Dr. Dobb's is part of the Informa Tech Division of Informa PLC

This site is operated by a business or businesses owned by Informa PLC and all copyright resides with them. Informa PLC's registered office is 5 Howick Place, London SW1P 1WG. Registered in England and Wales. Number 8860726.


Channels ▼
RSS

Web Development

ObjectivePerl: Objective-C-Style Syntax And Runtime for Perl


September, 2004: ObjectivePerl: Objective-C-Style Syntax And Runtime for Perl

The Perl Journal September, 2004

ObjectivePerl: Objective-C-Style Syntax And Runtime for Perl

By Kyle Dawkins

Kyle works for the New York-based consultant firm Central Park Software and can be reached at [email protected].


Ifirst encountered the Objective-C language on some of the earliest NeXT workstations in the early '90s and had been impressed by its elegance and power. It was very easy to learn and its approach to object-oriented programming was refreshing. Instead of having an all-powerful, strongly typed compiler (like C++, Ada, or Modula-3), it gave the programmer the choice of strong- or weak-typing at compile time.
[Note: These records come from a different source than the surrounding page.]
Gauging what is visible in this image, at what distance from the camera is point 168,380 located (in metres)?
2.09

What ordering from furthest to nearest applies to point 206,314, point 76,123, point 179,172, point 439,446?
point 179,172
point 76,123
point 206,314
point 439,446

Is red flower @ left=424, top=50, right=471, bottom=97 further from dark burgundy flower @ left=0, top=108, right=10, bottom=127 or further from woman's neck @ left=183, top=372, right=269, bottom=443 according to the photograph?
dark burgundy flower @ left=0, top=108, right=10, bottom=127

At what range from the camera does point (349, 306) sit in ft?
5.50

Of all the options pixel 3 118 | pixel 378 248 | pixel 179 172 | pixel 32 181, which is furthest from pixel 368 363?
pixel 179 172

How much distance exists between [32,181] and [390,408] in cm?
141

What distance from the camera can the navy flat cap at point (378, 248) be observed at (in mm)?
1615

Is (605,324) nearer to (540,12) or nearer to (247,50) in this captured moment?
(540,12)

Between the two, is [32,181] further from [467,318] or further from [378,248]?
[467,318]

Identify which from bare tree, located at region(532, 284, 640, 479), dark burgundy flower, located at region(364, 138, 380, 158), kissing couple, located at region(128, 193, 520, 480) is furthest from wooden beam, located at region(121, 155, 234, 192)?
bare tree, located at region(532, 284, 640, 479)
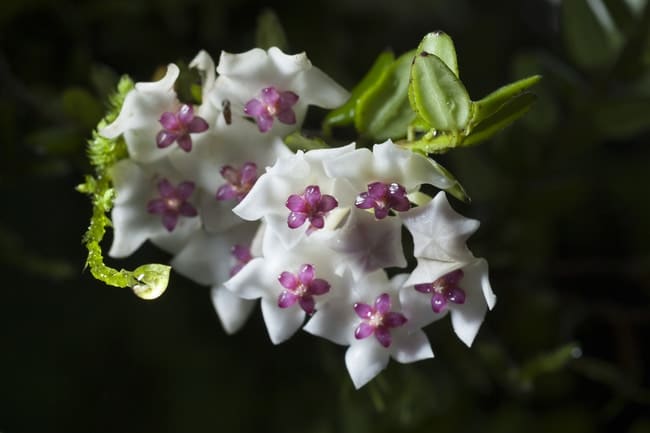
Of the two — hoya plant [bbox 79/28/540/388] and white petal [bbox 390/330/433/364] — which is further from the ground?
hoya plant [bbox 79/28/540/388]

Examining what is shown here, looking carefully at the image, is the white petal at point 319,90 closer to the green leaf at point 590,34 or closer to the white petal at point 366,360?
the white petal at point 366,360

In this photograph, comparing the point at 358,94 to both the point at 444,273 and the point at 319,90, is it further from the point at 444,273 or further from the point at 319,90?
the point at 444,273

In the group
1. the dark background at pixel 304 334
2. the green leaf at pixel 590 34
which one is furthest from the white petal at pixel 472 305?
the green leaf at pixel 590 34

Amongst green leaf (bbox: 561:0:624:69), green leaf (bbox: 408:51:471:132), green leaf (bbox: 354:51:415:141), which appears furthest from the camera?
green leaf (bbox: 561:0:624:69)

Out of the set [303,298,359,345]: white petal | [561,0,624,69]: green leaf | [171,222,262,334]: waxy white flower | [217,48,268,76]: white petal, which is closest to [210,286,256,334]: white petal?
[171,222,262,334]: waxy white flower

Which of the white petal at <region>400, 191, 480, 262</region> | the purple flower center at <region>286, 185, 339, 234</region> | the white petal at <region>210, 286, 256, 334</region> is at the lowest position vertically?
the white petal at <region>210, 286, 256, 334</region>

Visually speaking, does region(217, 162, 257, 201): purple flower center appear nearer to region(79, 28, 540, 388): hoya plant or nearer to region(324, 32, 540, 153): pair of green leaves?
region(79, 28, 540, 388): hoya plant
An incredibly rich run-time environment gave the programmer a great deal of flexibility and control over the objects in the system, unlike those other languages.

Then, in the mid-'90s, Java hit the software world with a crash. Java came solidly from the C++ world in terms of its design: A fussy compiler that forced strong-typing and an even fussier and underpowered runtime. Tunnel vision set in and much of the software world somehow convinced itself that Java was the "right" way to do OO and that it was "advanced" and "pure." That's one opinion—one with which Perl programmers often disagree.
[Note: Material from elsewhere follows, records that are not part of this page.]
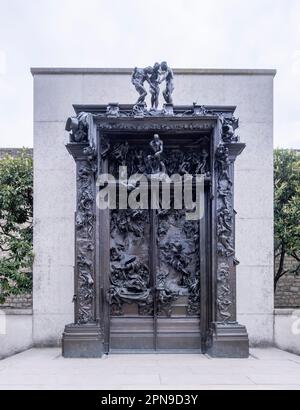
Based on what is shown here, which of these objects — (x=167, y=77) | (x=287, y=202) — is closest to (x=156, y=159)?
(x=167, y=77)

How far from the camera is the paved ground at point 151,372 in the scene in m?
6.45

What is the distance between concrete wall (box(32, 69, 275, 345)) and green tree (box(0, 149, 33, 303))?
38 cm

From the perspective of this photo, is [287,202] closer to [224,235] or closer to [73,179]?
[224,235]

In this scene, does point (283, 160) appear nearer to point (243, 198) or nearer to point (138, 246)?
point (243, 198)

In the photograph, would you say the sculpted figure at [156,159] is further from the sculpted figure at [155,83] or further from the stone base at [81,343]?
the stone base at [81,343]

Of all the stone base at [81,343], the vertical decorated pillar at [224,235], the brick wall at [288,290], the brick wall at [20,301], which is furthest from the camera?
the brick wall at [288,290]

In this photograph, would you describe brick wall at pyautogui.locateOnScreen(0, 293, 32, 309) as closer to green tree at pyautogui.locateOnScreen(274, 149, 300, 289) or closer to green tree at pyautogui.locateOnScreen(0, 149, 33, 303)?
green tree at pyautogui.locateOnScreen(0, 149, 33, 303)

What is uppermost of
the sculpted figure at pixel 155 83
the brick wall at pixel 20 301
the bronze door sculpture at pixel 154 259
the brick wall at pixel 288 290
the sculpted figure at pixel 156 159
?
the sculpted figure at pixel 155 83

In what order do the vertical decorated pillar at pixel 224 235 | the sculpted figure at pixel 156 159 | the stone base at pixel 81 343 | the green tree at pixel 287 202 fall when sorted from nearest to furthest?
the stone base at pixel 81 343 → the vertical decorated pillar at pixel 224 235 → the sculpted figure at pixel 156 159 → the green tree at pixel 287 202

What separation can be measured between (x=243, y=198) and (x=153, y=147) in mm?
2570

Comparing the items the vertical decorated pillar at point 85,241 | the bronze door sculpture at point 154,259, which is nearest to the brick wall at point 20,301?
the bronze door sculpture at point 154,259

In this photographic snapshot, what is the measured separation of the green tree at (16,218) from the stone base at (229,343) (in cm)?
430

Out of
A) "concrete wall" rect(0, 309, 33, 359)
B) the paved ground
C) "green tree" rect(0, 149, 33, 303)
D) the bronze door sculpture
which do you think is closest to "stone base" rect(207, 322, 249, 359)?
the paved ground

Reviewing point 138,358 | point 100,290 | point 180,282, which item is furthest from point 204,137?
point 138,358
After being stuck in the world of Java for years, I ended up in the world of Perl due to some great luck. In Perl, I immediately spotted the runtime-on-steroids that I missed from Objective-C. The extraordinary power and flexibility of the Perl compiler/run-time was a breath of fresh air, and I took to Perl like a duck to water.

Unfortunately, as time went by, some of the luster faded. I was disappointed with the Perl concept of objects; or rather, that Perl had a few different concepts of objects and they were all a bit "bent." An object is a blessed hash? Or a blessed array! Or a tied variable! It was all a bit much. Even though I knew that it was simply a testament to the amazing power of Perl, it didn't stop me from missing some of the things in Objective-C, and even Java, that were lacking in Perl.

Things That Perl Didn't Have

  • Real instance variables.
  • Visibility levels of instance variables.
  • Named arguments in method signatures.
  • Static versus instance methods.

To me, these are nonnegotiable in an object-oriented language. Let's go through each one and talk about it in relation to Perl.

Real Instance Variables

Perl emulates instance variables in many different ways. For objects that are constructed as blessed hashes, which I'd say is the most common paradigm in Perl, the closest thing to instance variables are the keys to the blessed hash. So if I have an object $self, I refer to its "window" instance variable like so:

$self->{window} = SomeWindow->new(10, 10, 100, 100);

This produces a lot of extraneous code in the form of $self->{blah} and sometimes makes it hard to catch errors at compile time, even when you're using strict, since hash keys are not checked in any way. Object-oriented languages like Java implement instance variables in a very clean way. You declare it once in the class:

public String someInstanceVariable = "Hey you!";

and then later on, in some instance method, you just use that variable as a local:

public String someMethod() {
   if (someInstanceVariable.equals("Hey you!")) {
      return "Foo!";
   }
   return "Bar!";
}

Visibility Levels for Instance Variables

Data abstraction and encapsulation is critical to the object-oriented model. In Perl, you really have to work hard to encapsulate your data. Damian Conway devotes 30 pages to it in his book Object Oriented Perl (Manning, ISBN 1884777791), providing numerous suggestions and techniques. Most Perl programmers trust themselves and others not to break the rules, and everyone's happy. But contrary to what a lot of people think, visibility levels are not for security purposes; they're to make it harder for you to shoot yourself in the foot.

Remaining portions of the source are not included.